Afaiu the only justification for keeping inner constructors (as opposed to factory methods) is: If you have a non-isbits type, then codegen wants to know which reference fields are potentially uninitialized:
julia> mutable struct foo
a
foo(x) = new(x)
foo()=new()
end
julia> mutable struct bar
a
bar(x) = new(x)
end
julia> function kill(x)
ptr = reinterpret(Ptr{Int}, pointer_from_objref(x))
unsafe_store!(ptr, 0)
nothing
end
julia> access(x)=x.a
julia> f=foo(1); kill(f); access(f)
ERROR: UndefRefError: access to undefined reference
julia> b=bar(1); kill(b); access(b)
signal (11): Segmentation fault
The primary real-world use of inner constructors that I have seen in julia is to establish ownership of external resources in wrapper objects: The inner constructor establishes finalizer code that frees the external resource once the wrapper object has been reclaimed. Since this doesn’t establish useful invariants that the compiler understands, I am not happy about such unforced use of this rather obscure language feature – but I guess that’s a style question.

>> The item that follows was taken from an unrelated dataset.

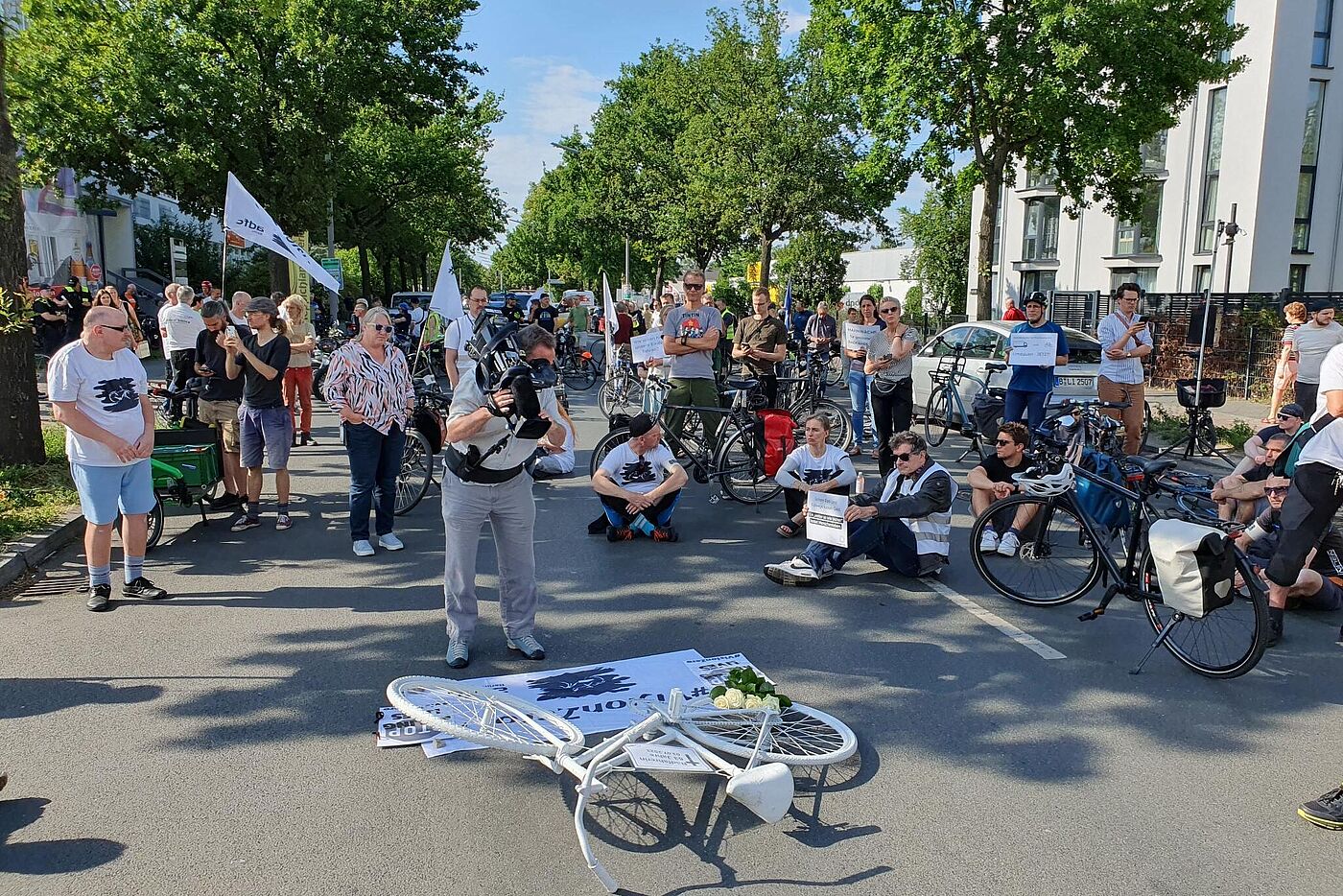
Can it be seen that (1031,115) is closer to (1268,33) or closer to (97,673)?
(1268,33)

I am not sure about this — AFAIK not a whole lot of languages even face this choice.
The issue is, broadly, the following: for a given bits type T, the user designates some bit patterns as “valid” (technically, the inner constructor verifies this).
Given a mutable container of eltypeT, the language cannot readily produce “valid” instance (that may be an intractable problem in general), so the user would have to provide a way to generate a “valid” instance via a designated API. In generic code this quickly becomes cumbersome. This instance may just be overwritten in a typical application.